Problem A - Name every setting the passage on Laika's modeling department says the crew had to construct for Kubo & The Two Strings.

Document -
****************************************

Every new film project by Laika begins with a challenge. “We never want to repeat ourselves,” says producer Arianne Sutner. “Our goal with every movie is to create a unique world and tell a brand new story.”
It’s a call to action that everyone within the company takes very much to heart, with each department pushing themselves to greater creative heights. And you’ll see that most readily in their modeling department. It’s there that each puppet and set is conceived, designed, and built, with each small, innovative step bringing them closer to another dazzling and exciting film.
For Kubo & The Two Strings, the scale and breadth of the story presented the crew with some pretty sizeable hurdles to try and clear. They had to construct everything from a welcoming Japanese marketplace to a lush bamboo forest and a frigid, snow-covered landscape. There were dozens of puppets to clothe and animate as well, each one requiring its own intricate wardrobe and facial expressions (including up 20,000 different microexpressions for young hero Kubo alone).
But nowhere is the sheer effort and brainpower required for such an endeavor better represented than with the creation of a giant skeleton puppet that lives in The Hall of Bones.

****************************************

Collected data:
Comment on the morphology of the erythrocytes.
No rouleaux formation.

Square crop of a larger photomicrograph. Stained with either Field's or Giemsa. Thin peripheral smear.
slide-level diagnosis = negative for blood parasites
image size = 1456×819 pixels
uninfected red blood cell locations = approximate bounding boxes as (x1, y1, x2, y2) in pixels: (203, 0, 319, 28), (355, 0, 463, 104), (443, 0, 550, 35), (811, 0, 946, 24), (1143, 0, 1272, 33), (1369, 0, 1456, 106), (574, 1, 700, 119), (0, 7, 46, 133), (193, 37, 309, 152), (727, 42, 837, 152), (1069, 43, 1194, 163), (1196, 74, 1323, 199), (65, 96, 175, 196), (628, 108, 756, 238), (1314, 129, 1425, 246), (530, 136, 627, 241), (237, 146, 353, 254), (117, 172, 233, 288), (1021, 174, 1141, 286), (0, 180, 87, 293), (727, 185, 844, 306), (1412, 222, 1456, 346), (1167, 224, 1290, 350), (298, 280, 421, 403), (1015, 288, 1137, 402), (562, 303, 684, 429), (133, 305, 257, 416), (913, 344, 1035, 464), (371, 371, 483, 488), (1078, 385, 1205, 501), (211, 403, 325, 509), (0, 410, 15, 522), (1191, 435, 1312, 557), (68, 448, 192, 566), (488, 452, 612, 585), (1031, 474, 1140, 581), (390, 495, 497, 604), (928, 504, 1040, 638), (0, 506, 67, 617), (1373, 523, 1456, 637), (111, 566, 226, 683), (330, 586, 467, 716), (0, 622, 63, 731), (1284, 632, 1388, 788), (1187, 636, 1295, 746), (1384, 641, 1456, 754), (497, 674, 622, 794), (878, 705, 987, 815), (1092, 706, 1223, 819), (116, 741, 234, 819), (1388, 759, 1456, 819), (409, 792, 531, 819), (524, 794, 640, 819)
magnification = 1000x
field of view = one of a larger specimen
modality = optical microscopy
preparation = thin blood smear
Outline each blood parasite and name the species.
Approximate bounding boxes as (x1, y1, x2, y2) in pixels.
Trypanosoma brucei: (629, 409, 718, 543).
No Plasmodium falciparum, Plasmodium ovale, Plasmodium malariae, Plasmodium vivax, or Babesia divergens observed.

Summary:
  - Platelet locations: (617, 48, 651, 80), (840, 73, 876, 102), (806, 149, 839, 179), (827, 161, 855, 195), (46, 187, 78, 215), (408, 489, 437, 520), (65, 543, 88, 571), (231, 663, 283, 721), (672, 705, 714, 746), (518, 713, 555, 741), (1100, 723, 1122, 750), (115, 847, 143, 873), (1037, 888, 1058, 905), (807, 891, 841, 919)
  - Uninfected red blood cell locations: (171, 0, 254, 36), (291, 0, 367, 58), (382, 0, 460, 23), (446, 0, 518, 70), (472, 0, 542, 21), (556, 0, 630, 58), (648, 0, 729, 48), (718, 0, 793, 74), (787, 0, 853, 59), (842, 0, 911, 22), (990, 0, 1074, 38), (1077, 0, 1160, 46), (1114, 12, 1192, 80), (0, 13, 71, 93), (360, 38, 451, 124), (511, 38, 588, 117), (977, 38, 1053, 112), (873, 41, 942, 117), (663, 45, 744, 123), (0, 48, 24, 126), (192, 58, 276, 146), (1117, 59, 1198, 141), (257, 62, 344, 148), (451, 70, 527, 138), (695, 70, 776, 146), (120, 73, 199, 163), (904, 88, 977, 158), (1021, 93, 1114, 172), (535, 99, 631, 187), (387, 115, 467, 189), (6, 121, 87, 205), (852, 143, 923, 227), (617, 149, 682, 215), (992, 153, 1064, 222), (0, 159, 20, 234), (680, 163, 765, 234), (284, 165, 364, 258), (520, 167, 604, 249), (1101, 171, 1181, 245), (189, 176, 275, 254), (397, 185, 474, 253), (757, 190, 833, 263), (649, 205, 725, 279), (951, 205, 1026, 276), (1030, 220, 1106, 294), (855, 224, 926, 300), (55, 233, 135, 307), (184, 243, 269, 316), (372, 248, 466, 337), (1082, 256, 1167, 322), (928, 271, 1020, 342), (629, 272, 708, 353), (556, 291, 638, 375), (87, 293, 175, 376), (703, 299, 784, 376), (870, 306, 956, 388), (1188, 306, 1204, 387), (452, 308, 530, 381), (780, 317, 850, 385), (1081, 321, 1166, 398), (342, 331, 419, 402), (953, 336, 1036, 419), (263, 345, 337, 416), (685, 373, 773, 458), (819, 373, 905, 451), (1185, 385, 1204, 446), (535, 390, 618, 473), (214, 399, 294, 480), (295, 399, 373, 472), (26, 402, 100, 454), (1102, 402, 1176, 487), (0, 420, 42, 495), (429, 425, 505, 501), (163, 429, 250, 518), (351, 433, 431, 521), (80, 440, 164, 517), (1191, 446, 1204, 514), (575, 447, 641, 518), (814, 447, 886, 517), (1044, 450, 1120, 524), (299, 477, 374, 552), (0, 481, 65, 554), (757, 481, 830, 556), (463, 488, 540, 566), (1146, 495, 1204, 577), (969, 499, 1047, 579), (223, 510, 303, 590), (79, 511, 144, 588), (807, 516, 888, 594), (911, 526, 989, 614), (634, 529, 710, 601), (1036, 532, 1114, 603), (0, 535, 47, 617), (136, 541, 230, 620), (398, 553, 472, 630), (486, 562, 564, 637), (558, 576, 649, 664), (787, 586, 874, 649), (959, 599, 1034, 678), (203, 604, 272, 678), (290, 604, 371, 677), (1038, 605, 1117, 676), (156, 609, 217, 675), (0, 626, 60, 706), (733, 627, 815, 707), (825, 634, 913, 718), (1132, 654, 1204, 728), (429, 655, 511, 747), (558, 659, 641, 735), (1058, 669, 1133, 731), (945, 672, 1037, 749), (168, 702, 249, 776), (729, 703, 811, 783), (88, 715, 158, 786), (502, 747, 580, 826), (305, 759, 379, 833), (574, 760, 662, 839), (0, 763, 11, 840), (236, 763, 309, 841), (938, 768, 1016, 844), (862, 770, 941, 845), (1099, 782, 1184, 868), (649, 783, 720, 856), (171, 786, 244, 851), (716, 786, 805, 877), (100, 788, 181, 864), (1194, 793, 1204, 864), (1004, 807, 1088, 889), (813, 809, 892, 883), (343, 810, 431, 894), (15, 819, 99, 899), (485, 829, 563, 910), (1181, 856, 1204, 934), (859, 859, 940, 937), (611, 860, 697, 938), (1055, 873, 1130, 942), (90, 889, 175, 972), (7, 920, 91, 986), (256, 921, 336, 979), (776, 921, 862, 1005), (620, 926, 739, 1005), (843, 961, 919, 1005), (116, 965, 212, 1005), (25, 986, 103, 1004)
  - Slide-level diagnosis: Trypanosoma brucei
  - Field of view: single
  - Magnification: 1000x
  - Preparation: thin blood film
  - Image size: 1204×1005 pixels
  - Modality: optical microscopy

****************************************

Problem B - In the rows, edit the stretch from the line containing "Square crop of" through the line containing "image size = 1456×819 pixels" so that "Stained" becomes "Dyed", and change nothing else.

Expected answer A -
a welcoming Japanese marketplace
a lush bamboo forest
a frigid, snow-covered landscape

Expected answer B -
Square crop of a larger photomicrograph. Dyed with either Field's or Giemsa. Thin peripheral smear.
slide-level diagnosis = negative for blood parasites
image size = 1456×819 pixels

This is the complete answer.